You probably didn’t think that one of the best books you’d read this year would be about a mysterious small-town, supernatural impossibilities and obscurity surrounding organised religion. Yeah, I’ll tell you right now that we’re not talking about something conjured up by the almighty Stephen King, but rather a book that’s put together by two comic book luminaries at Image Comics.
Gideon Falls has several of King’s tried and tested tropes like the ones I’ve just mentioned, but the list of reasons you should read this book doesn’t end there. Even the chapter title ‘The Speed of Pain,’ mirrors that of a Marilyn Manson song from 1998, which makes you wonder what other creepy parallels await readers in the coming issues. What else can you say about a comic that’s first panel shows the protagonist upside down? Metaphors much? This is the mark of elevated comic book writing, which is no surprise when you consider mighty Jeff Lemire buddied up with the phenomenal Andrea Sorrentino to put this book together.

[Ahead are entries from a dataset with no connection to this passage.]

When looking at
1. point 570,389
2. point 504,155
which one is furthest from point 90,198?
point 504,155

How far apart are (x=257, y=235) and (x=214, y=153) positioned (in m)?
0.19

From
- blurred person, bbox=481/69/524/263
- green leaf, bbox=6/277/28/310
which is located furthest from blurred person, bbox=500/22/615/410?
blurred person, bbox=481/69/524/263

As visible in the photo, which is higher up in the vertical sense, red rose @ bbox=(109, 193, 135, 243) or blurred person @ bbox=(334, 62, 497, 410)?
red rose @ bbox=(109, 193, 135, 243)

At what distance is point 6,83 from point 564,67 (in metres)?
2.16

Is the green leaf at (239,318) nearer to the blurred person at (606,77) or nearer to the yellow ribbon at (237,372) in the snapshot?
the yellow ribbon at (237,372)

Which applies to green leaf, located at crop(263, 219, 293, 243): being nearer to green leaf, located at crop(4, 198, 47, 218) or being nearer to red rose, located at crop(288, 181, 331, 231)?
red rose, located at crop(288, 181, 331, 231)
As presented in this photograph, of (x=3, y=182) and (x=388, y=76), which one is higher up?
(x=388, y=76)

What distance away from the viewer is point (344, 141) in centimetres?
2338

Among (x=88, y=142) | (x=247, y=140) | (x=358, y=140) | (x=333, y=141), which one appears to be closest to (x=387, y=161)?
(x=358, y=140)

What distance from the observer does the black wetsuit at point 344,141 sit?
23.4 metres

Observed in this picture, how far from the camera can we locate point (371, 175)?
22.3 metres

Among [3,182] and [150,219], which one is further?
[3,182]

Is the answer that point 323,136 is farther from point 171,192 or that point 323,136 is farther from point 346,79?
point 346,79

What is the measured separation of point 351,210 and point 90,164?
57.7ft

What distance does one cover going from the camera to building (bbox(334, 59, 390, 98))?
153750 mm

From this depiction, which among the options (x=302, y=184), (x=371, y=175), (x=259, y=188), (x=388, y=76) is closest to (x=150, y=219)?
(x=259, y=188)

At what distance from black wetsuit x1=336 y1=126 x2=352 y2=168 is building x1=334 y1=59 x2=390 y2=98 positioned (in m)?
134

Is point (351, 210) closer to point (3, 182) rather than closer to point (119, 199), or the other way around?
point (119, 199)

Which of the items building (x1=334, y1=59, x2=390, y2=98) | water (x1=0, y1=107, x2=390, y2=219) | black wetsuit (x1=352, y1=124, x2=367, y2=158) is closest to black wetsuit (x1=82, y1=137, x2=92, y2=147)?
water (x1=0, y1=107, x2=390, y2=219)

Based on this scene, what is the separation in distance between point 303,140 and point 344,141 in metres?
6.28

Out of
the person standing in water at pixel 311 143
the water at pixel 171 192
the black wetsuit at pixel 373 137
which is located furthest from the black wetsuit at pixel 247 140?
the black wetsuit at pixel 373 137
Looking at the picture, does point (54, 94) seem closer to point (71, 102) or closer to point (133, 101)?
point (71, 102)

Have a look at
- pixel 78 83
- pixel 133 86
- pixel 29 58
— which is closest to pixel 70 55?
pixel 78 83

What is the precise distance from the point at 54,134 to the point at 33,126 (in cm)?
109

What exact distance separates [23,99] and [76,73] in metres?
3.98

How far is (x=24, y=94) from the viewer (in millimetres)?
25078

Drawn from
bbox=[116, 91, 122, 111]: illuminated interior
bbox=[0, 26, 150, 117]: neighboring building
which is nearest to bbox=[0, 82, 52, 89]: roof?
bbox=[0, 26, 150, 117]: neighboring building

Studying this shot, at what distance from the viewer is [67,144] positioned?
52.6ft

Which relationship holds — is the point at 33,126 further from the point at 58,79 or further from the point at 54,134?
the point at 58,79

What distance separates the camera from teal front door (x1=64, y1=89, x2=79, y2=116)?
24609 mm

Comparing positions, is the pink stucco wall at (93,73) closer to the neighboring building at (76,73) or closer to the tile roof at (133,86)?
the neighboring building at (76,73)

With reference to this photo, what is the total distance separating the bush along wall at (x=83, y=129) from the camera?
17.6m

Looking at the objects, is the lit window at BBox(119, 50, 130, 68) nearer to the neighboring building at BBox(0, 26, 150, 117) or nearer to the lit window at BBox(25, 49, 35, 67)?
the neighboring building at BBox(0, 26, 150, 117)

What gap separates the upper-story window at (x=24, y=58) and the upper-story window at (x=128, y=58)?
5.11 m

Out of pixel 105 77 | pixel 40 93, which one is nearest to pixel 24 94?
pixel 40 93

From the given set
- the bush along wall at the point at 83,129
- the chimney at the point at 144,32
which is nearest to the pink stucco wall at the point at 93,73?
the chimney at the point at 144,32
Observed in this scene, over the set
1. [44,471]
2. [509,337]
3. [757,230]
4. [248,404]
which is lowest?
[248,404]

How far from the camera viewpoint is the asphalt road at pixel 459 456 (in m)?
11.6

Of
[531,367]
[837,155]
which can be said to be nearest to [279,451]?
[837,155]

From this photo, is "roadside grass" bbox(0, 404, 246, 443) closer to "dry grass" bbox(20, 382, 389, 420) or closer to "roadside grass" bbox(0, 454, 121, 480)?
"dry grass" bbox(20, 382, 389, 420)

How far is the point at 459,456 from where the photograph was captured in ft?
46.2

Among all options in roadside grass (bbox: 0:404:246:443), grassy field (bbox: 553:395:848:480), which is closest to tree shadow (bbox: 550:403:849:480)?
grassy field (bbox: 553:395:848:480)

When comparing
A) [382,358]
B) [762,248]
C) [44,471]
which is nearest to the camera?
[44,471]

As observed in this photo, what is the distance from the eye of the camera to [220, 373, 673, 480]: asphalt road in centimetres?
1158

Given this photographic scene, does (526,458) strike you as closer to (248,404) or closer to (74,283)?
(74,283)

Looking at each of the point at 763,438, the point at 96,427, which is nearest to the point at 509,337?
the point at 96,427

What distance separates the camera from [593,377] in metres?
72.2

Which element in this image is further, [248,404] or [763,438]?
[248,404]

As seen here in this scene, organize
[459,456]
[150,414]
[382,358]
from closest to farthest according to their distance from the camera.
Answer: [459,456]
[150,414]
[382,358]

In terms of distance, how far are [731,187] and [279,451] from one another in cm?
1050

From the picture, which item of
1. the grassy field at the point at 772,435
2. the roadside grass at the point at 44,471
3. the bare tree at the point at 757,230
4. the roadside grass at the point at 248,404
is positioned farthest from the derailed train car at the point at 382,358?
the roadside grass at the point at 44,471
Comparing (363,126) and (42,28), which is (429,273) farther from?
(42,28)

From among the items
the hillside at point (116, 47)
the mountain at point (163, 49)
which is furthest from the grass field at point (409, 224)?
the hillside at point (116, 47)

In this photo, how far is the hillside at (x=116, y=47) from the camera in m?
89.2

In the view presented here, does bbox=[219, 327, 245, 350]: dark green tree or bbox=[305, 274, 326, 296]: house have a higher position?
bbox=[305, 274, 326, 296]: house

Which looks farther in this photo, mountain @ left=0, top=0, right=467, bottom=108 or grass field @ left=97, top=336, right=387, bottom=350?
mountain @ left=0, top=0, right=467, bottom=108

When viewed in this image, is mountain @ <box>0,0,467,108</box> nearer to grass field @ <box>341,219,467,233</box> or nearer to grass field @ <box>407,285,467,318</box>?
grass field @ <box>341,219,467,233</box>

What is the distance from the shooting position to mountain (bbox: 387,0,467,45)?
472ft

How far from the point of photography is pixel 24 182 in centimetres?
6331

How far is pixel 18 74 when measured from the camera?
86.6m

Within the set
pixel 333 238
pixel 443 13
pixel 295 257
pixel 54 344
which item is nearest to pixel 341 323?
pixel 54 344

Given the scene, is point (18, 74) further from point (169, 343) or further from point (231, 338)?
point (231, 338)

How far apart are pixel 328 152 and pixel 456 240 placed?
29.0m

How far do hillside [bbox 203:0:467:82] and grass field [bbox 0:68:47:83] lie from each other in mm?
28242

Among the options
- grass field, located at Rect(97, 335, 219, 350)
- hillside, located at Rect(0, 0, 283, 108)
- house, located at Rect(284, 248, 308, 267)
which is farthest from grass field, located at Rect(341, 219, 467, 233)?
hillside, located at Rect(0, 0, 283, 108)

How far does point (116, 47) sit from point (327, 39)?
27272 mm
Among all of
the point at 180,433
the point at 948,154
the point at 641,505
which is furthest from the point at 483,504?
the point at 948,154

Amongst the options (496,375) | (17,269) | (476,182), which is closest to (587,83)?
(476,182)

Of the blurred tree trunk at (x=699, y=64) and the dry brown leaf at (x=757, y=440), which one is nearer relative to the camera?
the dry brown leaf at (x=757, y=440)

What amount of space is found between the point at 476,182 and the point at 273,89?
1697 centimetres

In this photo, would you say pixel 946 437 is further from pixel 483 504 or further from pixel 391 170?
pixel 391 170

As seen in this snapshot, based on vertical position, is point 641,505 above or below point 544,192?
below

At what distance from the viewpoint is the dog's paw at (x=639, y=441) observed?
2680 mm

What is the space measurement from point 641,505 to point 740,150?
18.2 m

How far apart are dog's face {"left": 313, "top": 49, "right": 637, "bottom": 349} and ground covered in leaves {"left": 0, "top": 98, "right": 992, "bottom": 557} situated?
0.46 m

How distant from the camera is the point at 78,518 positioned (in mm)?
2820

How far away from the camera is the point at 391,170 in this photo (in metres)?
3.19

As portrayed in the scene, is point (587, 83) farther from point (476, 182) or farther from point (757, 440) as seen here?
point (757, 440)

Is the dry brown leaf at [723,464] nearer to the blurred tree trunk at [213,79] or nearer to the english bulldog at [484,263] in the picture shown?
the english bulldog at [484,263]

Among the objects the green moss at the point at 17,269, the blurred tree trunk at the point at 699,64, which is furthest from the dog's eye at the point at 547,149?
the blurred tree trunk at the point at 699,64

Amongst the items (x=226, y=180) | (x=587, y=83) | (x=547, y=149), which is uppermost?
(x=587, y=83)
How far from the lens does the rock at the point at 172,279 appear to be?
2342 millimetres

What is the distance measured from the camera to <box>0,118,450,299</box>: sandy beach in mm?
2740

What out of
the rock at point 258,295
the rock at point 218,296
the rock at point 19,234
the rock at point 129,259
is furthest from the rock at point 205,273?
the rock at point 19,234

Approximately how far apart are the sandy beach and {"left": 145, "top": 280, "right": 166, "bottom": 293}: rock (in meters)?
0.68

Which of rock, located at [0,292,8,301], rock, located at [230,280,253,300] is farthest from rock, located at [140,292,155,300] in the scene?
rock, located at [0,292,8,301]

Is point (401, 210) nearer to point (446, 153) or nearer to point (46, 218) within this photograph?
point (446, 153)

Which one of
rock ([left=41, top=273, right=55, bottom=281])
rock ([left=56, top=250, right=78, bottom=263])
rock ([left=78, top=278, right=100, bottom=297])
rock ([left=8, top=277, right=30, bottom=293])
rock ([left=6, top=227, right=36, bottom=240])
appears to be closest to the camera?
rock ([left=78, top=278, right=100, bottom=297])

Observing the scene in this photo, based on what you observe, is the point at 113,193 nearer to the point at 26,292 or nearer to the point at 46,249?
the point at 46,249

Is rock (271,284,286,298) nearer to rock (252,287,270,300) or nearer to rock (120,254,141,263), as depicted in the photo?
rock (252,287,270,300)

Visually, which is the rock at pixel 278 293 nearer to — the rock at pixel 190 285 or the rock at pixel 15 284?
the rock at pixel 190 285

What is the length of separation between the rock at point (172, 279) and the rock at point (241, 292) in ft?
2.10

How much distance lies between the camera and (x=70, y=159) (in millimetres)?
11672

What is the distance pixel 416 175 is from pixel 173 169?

Having done this comic blog for a while now, I’ve got enough experience to say that one of the best ways to gauge an artist’s prowess is to choose a featured image to go alongside text, and with this issue I was pretty spoiled for choice. Andrea Sorrentino is just a tour de force of talent and makes you really want to slow down and look at each panel, admire their arrangements and think about the placement of lines and curves that he opted for. Dave Stewart’s colours are used to optimal effect, adding sombre and engaging tone to an already eerie and unsettling story.
Lemire and Sorrentino’s time together producing the Old Man Logan series has given these guys a sense of familiarity with each other’s work style, to the benefit of themselves and readers alike. Like any great musician, Lemiere gives his colleague lots of room to showcase his talents, in a way that allows the unit to produce something truly beautiful. All those uncaptioned panels and lack of dialogue seem the ideal choice when you stop and look at that artwork, and maybe other comic producers would better themselves by emulating these kinds of choices if their stories permit them to do so.
Meanwhile, Lemire’s love letter at the end of the issue throws a lot of light onto the genesis of the series, which could also bring a sense of appeal to readers. I think it’d be a safe bet to say that I wasn’t the only one who dived right into that post-comic section to hunt down more clues about the murky, cryptic story that is Gideon Falls.